Amigo, sube más arriba.
Lucas 14, 10

No perdía Ozanam la esperanza de renacer a la vida. Esa vida que tenía tanto, tanto que presentar a Dios. Sin embargo, solía repetir con frecuencia:

«Sea cual fuere su voluntad, debo aceptarla con amor, ya que Él sabe poner tanta dulzura en el cáliz de su amargura.» Escribía estas palabras el 13 de enero. Aprovechó entonces la mejoría que sentía para dirigirse a Florencia, donde lo atraían los intereses de la Sociedad de San Vicente de Paúl. El mismo había sembrado la semilla de esa Conferencia, a su paso por Italia en 1847. Esa semilla había tardado en germinar; pero al empuje de nuevas ideas y de nuevas necesidades sociales, había cobrado van impulso esta obra popular y se veían surgir nuevos brotes de ella en diversos puntos del país. La autoridad eclesiástica les prodigaba su protección, los religiosos las recomendaban e infinidad de seglares se inscribían en ellas.

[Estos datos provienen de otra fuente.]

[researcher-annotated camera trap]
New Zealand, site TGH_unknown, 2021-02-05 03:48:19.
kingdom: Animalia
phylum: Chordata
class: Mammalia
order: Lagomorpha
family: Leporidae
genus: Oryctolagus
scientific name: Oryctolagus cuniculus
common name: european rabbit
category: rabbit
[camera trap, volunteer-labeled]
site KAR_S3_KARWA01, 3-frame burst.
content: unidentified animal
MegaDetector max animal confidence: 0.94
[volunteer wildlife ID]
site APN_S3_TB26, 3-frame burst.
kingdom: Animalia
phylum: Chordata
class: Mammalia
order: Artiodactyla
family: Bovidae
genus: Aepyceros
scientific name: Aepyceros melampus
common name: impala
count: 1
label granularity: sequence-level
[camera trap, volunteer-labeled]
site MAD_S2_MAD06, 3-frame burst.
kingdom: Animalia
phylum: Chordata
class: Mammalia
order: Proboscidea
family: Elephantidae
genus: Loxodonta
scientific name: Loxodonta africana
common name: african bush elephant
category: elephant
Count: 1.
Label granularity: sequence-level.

1.— Florencia y su Conferencia

Pero en Florencia, lo mismo que en Pisa y Liorna, la Obra no había logrado la autorización del Gran Duque de Toscana, quien estaba predispuesto contra ella, juzgándola contaminada de liberalismo. Y esa frialdad que demostraba a la naciente institución paralizaba la Obra en su germen.

La llegada de Ozanam a Pisa hizo renacer la esperanza en el corazón de los vicentinos. Ozanam gozaba de mucho prestigio en aquel lugar. En efecto, su libro sobre el Dante y su filosofía, traducido varias veces al italiano, había hecho célebre al autor y popular su nombre en toda Italia, tal vez más que el de ningún otro escritor francés. Imposible suponer que la Gran Duquesa no lo conociera. Además, una de sus damas de honor era la madre del canónigo Guido Palagi, el santo sacerdote que había consagrado todo su ardor al desarrollo de la Obra de las Conferencias.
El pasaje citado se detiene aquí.